De manière plus générale, les enfants qui passent de longues heures dans des usines dans le monde entier entrent souvent dans l’adolescence en ayant leurs membres définitivement déformés. S’ils vivent aussi longtemps… ce qui n’est pas le cas de milliers d’entre eux. En Inde, les conditions de sécurité sont tellement négligées dans de nombreuses usines que plusieurs enfants sont morts électrocutés ou dans des explosions chimiques.
Il existe des lois qui protègent les enfants contre des conditions dangereuses dans plusieurs métiers, mais elles sont rarement appliquées. Le secteur agricole, qui est celui qui emploie le plus d’enfants tant dans les pays en voie de développement que dans les pays industrialisés, est particulièrement difficile à contrôler.
Les représentants ne peuvent pas entreprendre grand-chose pour surveiller ou modifier les charges de travail des enfants, que ce soit dans de grandes exploitations agricoles ou dans de petites entreprises familiales. En fait, les parents semblent souvent être les plus durs envers ces enfants. Les pères indiens remboursent parfois leurs dettes en trouvant un travail servile à leurs enfants.
Les parents pakistanais mutilent quelquefois leurs enfants pour en faire de charmants petits mendiants. Malheureusement, les familles sont souvent les dernières à protester contre l’exploitation de leurs enfants. L’OIT soutient que les enfants souffrent énormément lorsqu’ils sont forcés de se comporter comme des adultes en miniature. La créativité des enfants et leur capacité à transcender la réalité sont émoussées, déclare un rapport de l’OIT, et leur monde mental tout entier est appauvri. Le jeune ouvrier n’apprend pas à jouer, ou à lire et à écrire ; pire encore, il fume et aux Antilles, il boit du rhum de canne pour tenir, car il n’a pas assez à manger.
En 1973, une convention de l’OIT a exigé un âge minimum de 15 ans pour aller travailler, quel que soit le pays. En l’espace de dix ans, seulement 27 des 150 nations membres de l’OIT ont ratifié cette convention. Plusieurs autres pays ont promulgué des lois définissant l’âge de travail minimum entre 12 et 16 ans, mais l’OIT met en garde contre le fait que quelques pays disposent de ce qui pourrait être considéré comme une interdiction étendue de faire faire aux jeunes enfants un travail dangereux et qu’un nombre encore plus réduit de pays ont mis en place des mesures pour protéger les jeunes contre une dégradation morale.

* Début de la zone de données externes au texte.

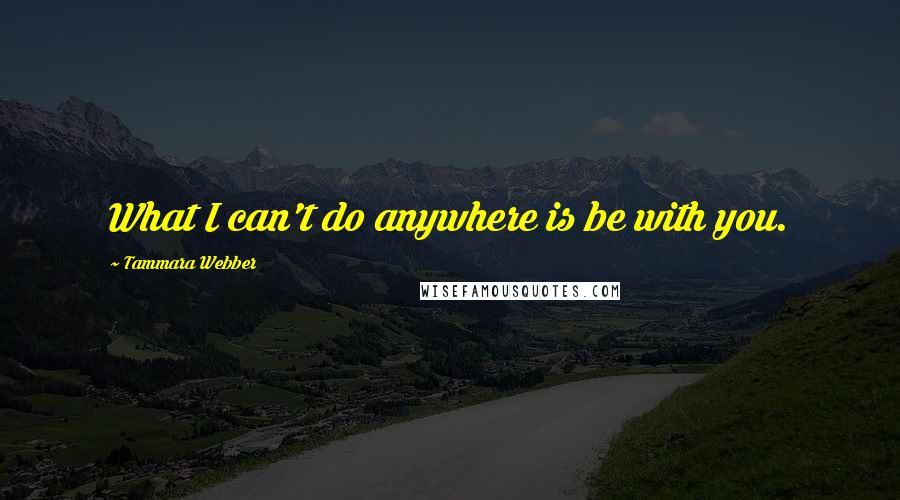 Tammara Webber quotes: What I can't do anywhere is be with you.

Etant donné que les lois ne solutionnent pas le problème du travail des enfants, plusieurs experts proposent un enseignement obligatoire pour le modérer. Mais les lois sur l’éducation se sont également révélées assez évasives.
Dans pratiquement toutes les sociétés très pauvres, les parents s’intéressent plus aux salaires qu’à l’éducation.
En conséquence de quoi, le pourcentage d’étudiants qui abandonnent leurs études augmente de manière alarmante. Une étude récente menée par l’UNESCO montre que dans les pays en voie de développement, 60 % des enfants ne terminent pas l’école primaire. Les organisations humanitaires admettent que l’abolition totale du travail des enfants constitue un objectif irréaliste.
Ainsi, pour des millions d’enfants, l’avenir ne réserve que peu de promesses et d’espoirs. Les enfants qui travaillent ont le droit de prétendre à un monde meilleur, qu’ils en soient ou non conscients.n
* Professeur émérite à la University Grants Commission d’Inde, a auparavant enseigné les relations internationales à l’université d’Oxford et a également occupé le poste de coordinateur de recherche à l’Institut international de recherche sur la paix de Stockholm.